The plane flew over the carrier in the Sea of Oman and took pictures of it, a senior Iranian commander was quoted as saying on Tuesday. Navy commander Habibollah Sayari did not say when the incident took place, but suggested that the U.S. ship's crew had objected to the Iranian action.
Iran also announced that it would start eight days of war games in the Gulf and the Sea of Oman on Wednesday.
The planned naval maneuvers coincide with rising tension between Iran and the West, which says Tehran's nuclear work is aimed at making bombs. Iran denies this.
Sayari spoke a day after U.S. Defense Secretary Robert Gates said that Iran was challenging U.S. naval power in the Middle East with an array of offensive and defensive weapons.
Fars, a semi-official Iranian news agency, quoted Sayari as saying an Iranian S-27 aircraft had photographed the U.S. ship and that it was the navy's "duty and right" to identify foreign vessels in the area.

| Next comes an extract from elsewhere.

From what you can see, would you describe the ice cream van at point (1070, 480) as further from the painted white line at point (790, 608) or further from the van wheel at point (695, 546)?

"Despite the objection of this (U.S.) vessel, we reiterate firmly that doing this is our definite right," he said.
Al Alam, Iran's Arabic-language satellite television station, quoted him as saying the scheduled war games would display the Iranian navy's defense capability.
They would take place less than two weeks after Iran's elite Revolutionary Guards staged four days of maneuvers in the Gulf and Strait of Hormuz, a waterway crucial for global oil supplies.

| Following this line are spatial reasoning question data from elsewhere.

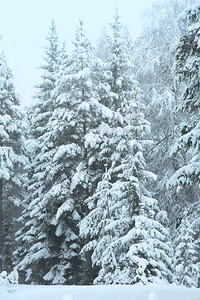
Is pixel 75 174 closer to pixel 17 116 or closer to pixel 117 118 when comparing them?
pixel 117 118

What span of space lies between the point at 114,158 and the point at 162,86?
19.3 feet

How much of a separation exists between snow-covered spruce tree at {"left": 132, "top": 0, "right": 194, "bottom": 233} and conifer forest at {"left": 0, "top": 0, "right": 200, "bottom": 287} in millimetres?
66

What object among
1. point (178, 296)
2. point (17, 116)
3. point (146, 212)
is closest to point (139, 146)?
point (146, 212)

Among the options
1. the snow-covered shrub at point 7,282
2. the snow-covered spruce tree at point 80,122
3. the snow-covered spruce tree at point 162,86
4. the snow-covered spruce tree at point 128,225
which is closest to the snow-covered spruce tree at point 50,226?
the snow-covered spruce tree at point 80,122

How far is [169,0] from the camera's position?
19.6 m

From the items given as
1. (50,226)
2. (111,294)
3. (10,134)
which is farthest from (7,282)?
(10,134)

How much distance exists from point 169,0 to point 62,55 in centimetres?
717

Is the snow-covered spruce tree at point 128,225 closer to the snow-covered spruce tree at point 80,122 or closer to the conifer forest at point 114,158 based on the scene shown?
the conifer forest at point 114,158

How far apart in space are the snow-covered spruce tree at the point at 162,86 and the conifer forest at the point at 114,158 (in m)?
0.07

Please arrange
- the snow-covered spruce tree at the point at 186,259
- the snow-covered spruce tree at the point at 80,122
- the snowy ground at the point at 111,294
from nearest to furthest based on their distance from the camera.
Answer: the snowy ground at the point at 111,294, the snow-covered spruce tree at the point at 186,259, the snow-covered spruce tree at the point at 80,122

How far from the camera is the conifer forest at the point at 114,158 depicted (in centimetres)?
1132

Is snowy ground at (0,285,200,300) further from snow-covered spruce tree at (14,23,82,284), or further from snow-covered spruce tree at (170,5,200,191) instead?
snow-covered spruce tree at (14,23,82,284)

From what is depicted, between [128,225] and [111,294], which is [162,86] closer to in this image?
[128,225]

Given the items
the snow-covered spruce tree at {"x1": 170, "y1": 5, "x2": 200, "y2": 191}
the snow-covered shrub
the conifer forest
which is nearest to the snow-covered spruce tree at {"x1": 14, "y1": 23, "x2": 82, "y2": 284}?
the conifer forest
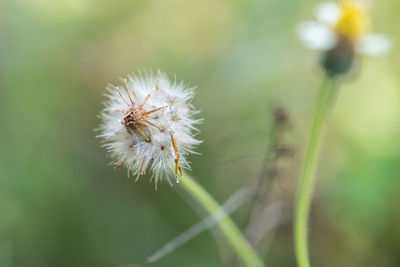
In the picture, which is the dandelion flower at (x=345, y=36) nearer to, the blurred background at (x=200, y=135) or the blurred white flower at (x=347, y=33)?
the blurred white flower at (x=347, y=33)

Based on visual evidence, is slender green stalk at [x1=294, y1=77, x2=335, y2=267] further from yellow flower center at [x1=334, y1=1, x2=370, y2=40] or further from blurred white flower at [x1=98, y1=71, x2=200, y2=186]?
yellow flower center at [x1=334, y1=1, x2=370, y2=40]

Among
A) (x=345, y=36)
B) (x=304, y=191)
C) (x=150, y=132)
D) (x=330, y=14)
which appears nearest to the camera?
(x=150, y=132)

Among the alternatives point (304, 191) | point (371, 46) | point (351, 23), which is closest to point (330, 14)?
point (351, 23)

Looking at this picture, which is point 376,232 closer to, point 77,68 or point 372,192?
point 372,192

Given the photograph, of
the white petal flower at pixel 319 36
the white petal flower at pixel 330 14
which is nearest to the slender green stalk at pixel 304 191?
the white petal flower at pixel 319 36

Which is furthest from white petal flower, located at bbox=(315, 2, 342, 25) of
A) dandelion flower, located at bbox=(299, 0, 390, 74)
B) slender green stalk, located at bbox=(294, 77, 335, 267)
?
slender green stalk, located at bbox=(294, 77, 335, 267)

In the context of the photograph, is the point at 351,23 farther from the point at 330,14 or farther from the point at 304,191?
the point at 304,191
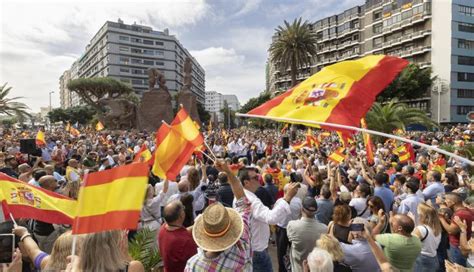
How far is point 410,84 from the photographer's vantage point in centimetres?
4872

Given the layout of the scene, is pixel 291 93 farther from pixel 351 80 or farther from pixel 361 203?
pixel 361 203

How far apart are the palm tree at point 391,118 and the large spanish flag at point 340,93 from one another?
21044 millimetres

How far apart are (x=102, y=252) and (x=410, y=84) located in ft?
176

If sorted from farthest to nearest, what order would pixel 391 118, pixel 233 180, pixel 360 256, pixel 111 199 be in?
1. pixel 391 118
2. pixel 360 256
3. pixel 233 180
4. pixel 111 199

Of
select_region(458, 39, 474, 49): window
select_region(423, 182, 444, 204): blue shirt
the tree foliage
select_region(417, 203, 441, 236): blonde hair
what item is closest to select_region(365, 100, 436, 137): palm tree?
select_region(423, 182, 444, 204): blue shirt

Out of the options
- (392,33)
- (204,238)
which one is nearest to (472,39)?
(392,33)

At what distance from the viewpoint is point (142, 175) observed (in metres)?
2.67

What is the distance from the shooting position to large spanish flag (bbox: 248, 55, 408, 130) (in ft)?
12.2

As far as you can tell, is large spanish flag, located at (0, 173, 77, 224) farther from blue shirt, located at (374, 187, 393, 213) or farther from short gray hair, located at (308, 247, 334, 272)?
blue shirt, located at (374, 187, 393, 213)

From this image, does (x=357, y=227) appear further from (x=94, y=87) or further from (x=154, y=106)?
(x=94, y=87)

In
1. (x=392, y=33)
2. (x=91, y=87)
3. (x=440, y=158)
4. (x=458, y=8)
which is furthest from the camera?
(x=91, y=87)

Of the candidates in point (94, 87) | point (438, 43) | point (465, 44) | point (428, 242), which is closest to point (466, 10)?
point (465, 44)

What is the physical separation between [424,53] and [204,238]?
199 ft

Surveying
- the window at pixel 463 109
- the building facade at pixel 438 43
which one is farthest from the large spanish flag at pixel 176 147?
the window at pixel 463 109
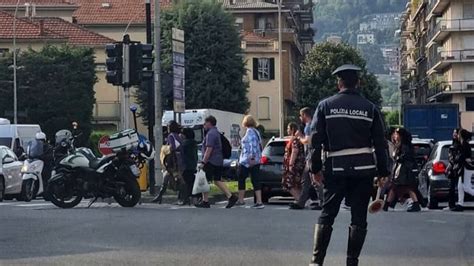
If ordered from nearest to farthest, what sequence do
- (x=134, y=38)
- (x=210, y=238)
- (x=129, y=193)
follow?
(x=210, y=238) < (x=129, y=193) < (x=134, y=38)

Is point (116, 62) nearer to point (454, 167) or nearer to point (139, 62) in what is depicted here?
point (139, 62)

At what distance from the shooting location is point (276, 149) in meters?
25.7

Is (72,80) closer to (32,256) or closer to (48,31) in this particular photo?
(48,31)

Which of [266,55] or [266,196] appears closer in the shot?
[266,196]

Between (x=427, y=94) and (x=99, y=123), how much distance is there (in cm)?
3258

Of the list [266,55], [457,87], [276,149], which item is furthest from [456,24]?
[276,149]

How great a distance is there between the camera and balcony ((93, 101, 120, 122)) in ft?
257

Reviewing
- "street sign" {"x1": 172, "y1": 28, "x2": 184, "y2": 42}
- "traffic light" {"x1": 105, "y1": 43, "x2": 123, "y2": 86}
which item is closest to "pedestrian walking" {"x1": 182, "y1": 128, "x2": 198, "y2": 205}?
"traffic light" {"x1": 105, "y1": 43, "x2": 123, "y2": 86}

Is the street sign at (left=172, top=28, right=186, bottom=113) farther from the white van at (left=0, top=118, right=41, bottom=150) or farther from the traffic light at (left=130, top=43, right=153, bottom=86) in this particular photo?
the white van at (left=0, top=118, right=41, bottom=150)

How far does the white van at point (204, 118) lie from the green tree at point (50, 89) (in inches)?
593

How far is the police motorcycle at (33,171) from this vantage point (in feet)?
89.8

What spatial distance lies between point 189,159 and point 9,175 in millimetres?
7134

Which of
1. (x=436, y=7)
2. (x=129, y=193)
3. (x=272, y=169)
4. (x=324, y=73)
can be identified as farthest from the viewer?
(x=436, y=7)

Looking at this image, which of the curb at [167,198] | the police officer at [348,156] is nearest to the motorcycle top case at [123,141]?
the curb at [167,198]
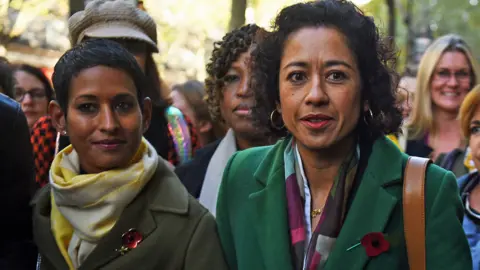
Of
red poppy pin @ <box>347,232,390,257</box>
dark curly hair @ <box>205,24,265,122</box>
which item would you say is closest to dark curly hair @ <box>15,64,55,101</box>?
dark curly hair @ <box>205,24,265,122</box>

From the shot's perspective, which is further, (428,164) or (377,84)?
(377,84)

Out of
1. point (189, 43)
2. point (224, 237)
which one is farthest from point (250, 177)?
point (189, 43)

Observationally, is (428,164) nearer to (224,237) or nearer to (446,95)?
(224,237)

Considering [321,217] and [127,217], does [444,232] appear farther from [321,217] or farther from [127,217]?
[127,217]

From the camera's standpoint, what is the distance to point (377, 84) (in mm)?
3135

Last month, the Pentagon said U.S. military action against Iran remained an option even as Washington pursues diplomacy and sanctions to halt the country's atomic activities.
Iran often announces advances in its military capabilities and tests weaponry in an apparent attempt to show its readiness for any strikes by Israel or the United States.
In exercises held in the Gulf and the Strait of Hormuz between April 22 and 25, official media said the Guards tested missiles and a new speedboat capable of destroying enemy ships.
The United States is pushing for a fourth round of U.N. sanctions on Tehran over its refusal to halt sensitive nuclear activities as demanded by the U.N. Security Council.
Israel, widely believed to have the Middle East's only atomic arsenal, has described Iran's nuclear program as a threat to its existence and has not ruled out military action.
Iran, a predominantly Shi'ite Muslim state, has said it would respond to any attack by targeting U.S. interests in the region and Israel, as well as closing the Strait of Hormuz.
About 40 percent of the world's traded oil leaves the Gulf region through the strategic narrows.